Two meta-comments: first, this post contains something (many somethings, actually) that may spoil the ending, so don't read it if you don't want to do that.
Second, I welcome anyone's comments-- but I want to give a special call-out to Jason Kennedy on this one.
So, here's my theory for the ending (spoilers coming now-- avert your eyes!):
I think the key to it is that Cobb's totem switched. Somewhere in the middle of the movie the switch began: I think it was when Cobb and Ariadne were watching his children play outside. The switch solidified toward the end, before he woke up-- actually, it was about half-way through his last time in limbo, when he finally let go of Mal.
Cobb's new totem was his children's faces-- NOT the tipping top.

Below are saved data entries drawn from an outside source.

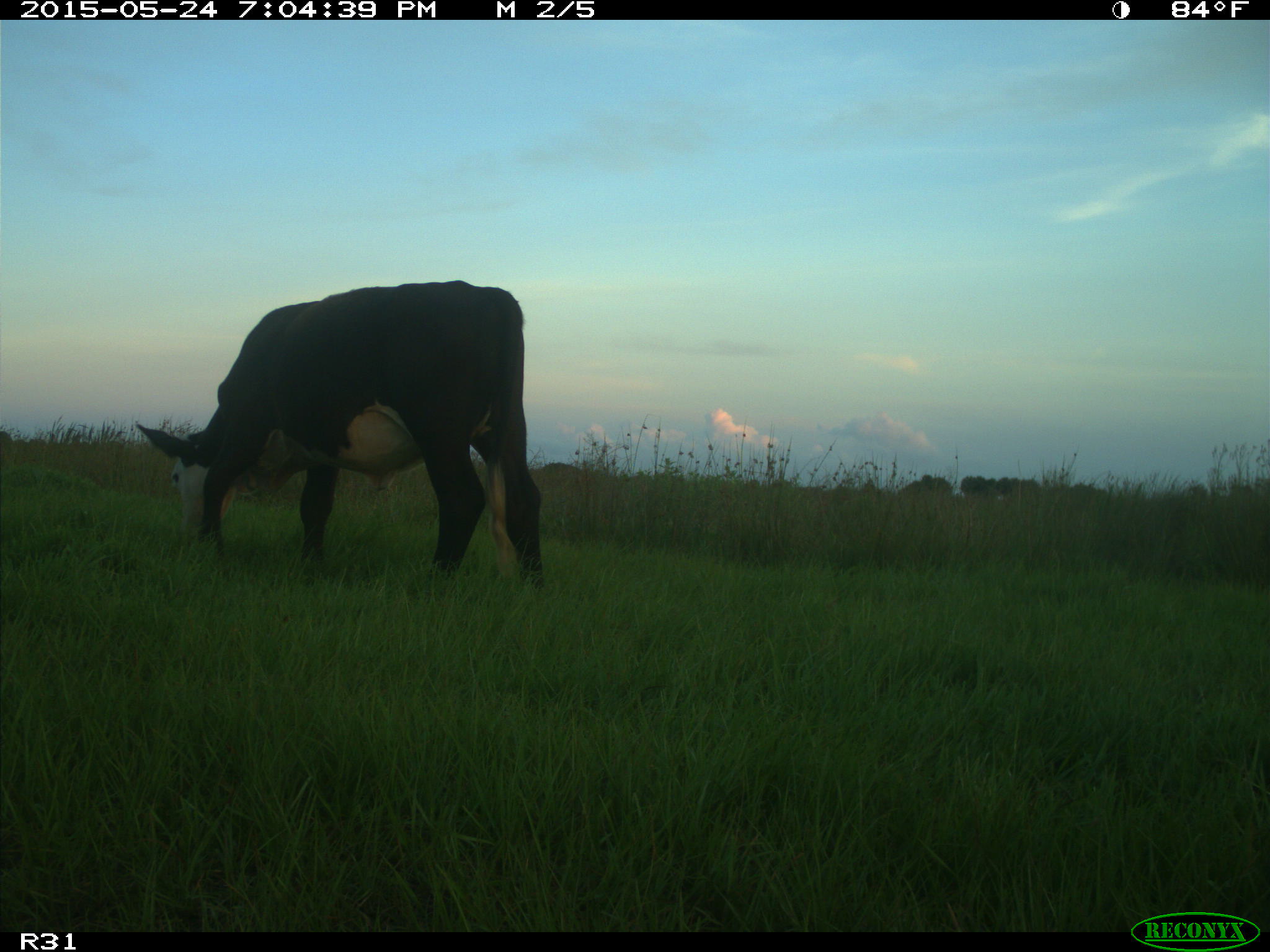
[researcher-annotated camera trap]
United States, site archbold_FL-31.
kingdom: Animalia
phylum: Chordata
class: Mammalia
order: Artiodactyla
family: Bovidae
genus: Bos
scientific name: Bos taurus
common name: domestic cow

When he saw their faces, he knew it was real.
I know what the best objection to this theory is: others aren't supposed to know the totem, and he told Ariadne all about that moment with the children during the dream. But there are several things that overrule that objection:
- First, a lot of the totems were known, to a certain degree. Cobb actually told Ariadne what the key to his spinning top totem was, and Arthur revealed the key to his totem too. There's no inconsistency with the storyline for Ariadne to know that the key to knowing reality would be for him to see the children's faces. It was the faces themselves-- and what they looked like-- that was the totem.

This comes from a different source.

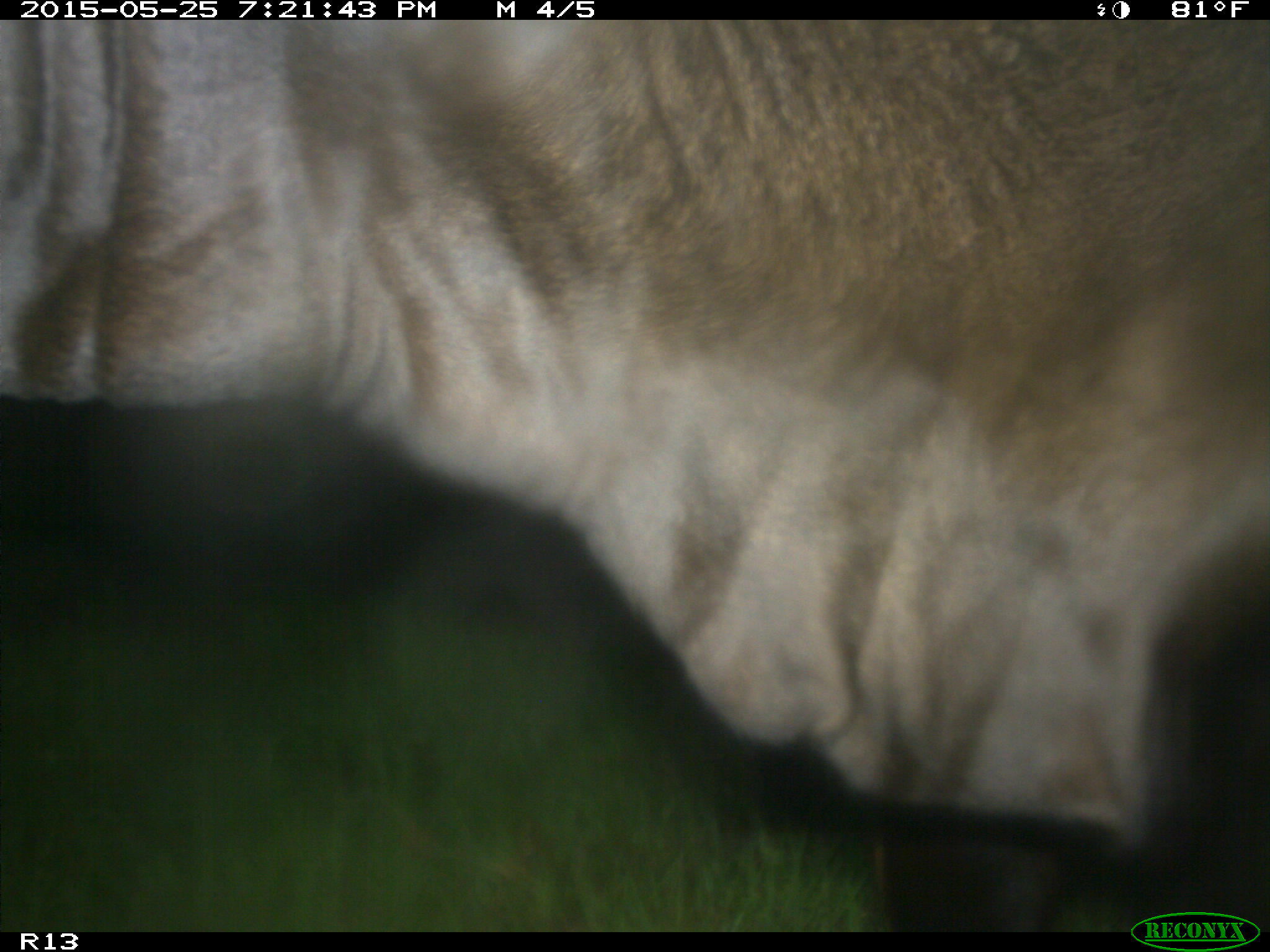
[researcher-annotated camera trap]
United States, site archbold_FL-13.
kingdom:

- Cobb's totem was very personal-- the top was actually Mal's totem before it was his, wasn't it? So, for him to let go of her means that he would need a new totem; it makes sense for the kids to be it, since he chooses highly-personal totems.
- No one else would know what the children's faces looked like, except Cobb's father, who (we get the picture) long-ago left behind the work of dealing in dreams. So the faces would be a perfect totem.
- The kids in the movie were different in the end (reality) from the ones in the dream. It was subtle, but they had different actors playing two-year-older children. Had Cobb been in a dream, they would have remained the same, wouldn't they?